● **PROBLEMA A RESOLVER**
Reescalone o trecho que começa na linha que contém "Is [105,87] further" e termina na que contém "which is closest to green", incluindo as duas. Reproduza todas essas linhas e multiplique por 2,5 só as coordenadas das respostas, não as do texto das entradas, arredondando para inteiros, com meios para cima.

● **ENTRADAS FORNECIDAS**
▬▬▬▬▬▬
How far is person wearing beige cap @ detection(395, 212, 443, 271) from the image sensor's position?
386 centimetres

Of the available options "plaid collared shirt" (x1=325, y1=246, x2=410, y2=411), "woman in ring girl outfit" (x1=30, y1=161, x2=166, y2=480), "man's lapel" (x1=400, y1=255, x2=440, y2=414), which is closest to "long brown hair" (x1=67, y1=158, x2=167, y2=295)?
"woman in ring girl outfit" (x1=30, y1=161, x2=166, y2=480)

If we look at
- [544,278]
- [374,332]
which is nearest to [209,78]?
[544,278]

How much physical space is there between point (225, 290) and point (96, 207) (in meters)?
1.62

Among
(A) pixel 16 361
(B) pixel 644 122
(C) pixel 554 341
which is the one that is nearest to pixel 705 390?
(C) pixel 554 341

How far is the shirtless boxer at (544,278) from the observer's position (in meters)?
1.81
▬▬▬▬▬▬
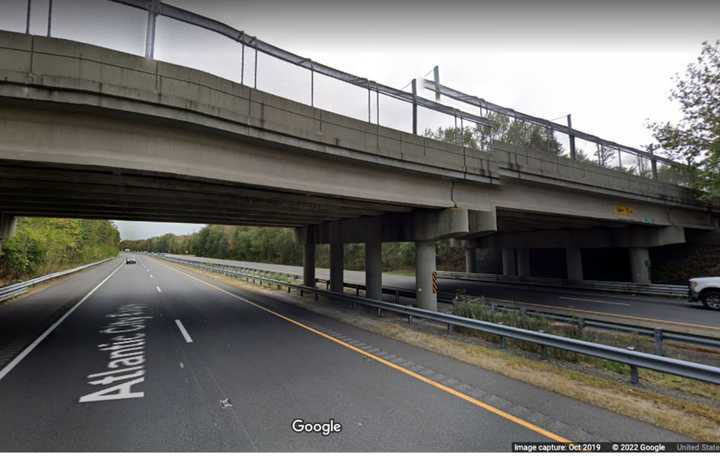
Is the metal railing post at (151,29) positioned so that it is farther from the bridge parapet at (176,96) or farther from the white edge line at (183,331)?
▬▬▬▬▬▬
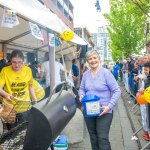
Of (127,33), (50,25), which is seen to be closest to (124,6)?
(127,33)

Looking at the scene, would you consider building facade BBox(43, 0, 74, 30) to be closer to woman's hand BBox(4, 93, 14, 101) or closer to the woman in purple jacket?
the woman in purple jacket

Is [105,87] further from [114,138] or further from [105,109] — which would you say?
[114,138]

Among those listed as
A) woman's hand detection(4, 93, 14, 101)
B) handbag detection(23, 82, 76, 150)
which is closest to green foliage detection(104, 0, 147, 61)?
▬▬▬▬▬▬
● **RESPOSTA DA TAREFA**
Is [105,87] further from [114,138] or further from [105,109] — which would you say?
[285,345]

Among those listed as
A) woman's hand detection(4, 93, 14, 101)
B) handbag detection(23, 82, 76, 150)
which is closest to green foliage detection(104, 0, 147, 61)?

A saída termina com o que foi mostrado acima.